In finance, market depth is a real-time list displaying the quantity to be sold versus unit price. The list is organized by price level and is reflective of real-time market activity. Mathematically, it is the size of an order needed to move the market price by a given amount. If the market is deep, a large order is needed to change the price.

==Factors influencing market depth==
- Tick size. This refers to the minimum price increment at which trades may be made on the market. The major stock markets in the United States went through a process of decimalisation in April 2001. This switched the minimum increment from a sixteenth to a one hundredth of a dollar. This decision improved market depth.
- Price movement restrictions. Most major financial markets do not allow completely free exchange of the products they trade, but instead restrict price movement in well-intentioned ways. These include session price change limits on major commodity markets and program trading curbs on the NYSE, which disallow certain large basket trades after the Dow Jones Industrial Average has moved up or down 200 points in a session.
- Trading restrictions. These include futures contract and options position limits as well as the widely used uptick rule for US stocks. These prevent market participants from adding to depth when they might otherwise choose to do so.
- Allowable leverage. Major markets and governing bodies typically set minimum margin requirements for trading various products. While this may act to stabilize the marketplace, it decreases the market depth simply because participants otherwise willing to take on very high leverage cannot do so without providing more capital.
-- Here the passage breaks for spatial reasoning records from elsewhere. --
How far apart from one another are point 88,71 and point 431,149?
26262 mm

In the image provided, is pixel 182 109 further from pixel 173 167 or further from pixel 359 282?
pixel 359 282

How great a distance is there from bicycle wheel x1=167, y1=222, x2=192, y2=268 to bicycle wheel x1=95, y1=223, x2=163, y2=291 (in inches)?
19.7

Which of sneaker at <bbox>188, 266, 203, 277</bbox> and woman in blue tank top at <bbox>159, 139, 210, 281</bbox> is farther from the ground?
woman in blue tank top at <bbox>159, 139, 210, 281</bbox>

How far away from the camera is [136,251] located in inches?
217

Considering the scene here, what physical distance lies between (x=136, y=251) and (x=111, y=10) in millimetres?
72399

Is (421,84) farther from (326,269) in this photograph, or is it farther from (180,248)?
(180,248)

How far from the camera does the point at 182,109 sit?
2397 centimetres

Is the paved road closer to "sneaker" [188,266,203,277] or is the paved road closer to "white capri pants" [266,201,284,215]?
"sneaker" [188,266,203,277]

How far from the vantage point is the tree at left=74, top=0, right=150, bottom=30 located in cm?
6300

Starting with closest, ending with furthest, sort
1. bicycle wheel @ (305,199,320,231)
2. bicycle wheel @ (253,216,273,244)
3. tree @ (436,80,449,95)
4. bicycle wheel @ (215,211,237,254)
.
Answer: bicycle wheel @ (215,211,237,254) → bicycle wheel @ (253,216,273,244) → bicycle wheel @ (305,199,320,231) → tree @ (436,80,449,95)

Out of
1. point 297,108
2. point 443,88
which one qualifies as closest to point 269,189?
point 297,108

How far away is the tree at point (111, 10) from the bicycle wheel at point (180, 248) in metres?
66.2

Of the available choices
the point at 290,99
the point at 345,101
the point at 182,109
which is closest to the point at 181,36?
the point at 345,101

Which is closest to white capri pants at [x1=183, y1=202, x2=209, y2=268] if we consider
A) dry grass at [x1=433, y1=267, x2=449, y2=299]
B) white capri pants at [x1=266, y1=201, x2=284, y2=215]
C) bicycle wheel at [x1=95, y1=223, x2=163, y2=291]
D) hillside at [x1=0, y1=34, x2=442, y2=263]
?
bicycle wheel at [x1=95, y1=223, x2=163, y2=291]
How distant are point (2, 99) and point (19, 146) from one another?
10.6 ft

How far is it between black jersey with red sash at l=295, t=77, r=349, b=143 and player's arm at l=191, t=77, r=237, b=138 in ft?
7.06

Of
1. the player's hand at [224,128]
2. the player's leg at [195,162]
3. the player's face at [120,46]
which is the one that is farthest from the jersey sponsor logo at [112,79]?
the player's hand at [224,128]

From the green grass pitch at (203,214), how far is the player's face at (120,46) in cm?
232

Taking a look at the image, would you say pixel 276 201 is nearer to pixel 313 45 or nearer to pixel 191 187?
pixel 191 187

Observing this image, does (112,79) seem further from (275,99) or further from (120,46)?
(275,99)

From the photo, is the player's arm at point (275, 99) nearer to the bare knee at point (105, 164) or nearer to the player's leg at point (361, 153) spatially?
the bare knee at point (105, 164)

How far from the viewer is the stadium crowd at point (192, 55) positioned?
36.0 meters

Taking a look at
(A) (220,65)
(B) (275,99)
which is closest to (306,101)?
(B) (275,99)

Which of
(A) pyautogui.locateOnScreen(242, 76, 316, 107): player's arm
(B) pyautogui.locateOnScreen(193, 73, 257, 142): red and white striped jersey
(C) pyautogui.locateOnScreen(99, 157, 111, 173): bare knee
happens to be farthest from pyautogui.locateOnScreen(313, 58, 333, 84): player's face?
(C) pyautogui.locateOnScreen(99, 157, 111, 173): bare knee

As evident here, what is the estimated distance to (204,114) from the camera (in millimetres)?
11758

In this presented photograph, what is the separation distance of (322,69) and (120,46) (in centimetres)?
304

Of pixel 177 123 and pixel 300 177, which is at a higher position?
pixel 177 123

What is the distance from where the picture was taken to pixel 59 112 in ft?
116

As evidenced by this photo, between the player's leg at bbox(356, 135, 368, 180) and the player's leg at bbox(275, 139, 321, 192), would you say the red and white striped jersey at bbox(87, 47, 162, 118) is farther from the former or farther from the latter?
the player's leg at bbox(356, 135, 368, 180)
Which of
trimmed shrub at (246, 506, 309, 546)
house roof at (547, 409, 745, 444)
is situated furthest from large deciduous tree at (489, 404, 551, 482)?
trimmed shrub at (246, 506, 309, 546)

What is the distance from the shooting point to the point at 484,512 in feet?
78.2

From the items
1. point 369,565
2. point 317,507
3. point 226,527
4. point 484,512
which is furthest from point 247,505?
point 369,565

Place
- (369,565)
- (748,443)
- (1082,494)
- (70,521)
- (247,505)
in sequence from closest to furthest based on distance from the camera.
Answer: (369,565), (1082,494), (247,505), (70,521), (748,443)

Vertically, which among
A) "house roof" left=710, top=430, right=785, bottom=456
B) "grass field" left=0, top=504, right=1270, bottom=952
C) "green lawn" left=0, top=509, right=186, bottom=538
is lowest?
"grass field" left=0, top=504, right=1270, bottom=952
- Market transparency. While the latest bid or ask price is usually available for most participants, additional information about the size of these offers and pending bids or offers that are not the best are sometimes hidden for reasons of technical complexity or simplicity. This decrease in available information can affect the willingness of participants to add to market depth.

In some cases, the term refers to financial data feeds available from exchanges or brokers. An example would be NASDAQ Level II quote data.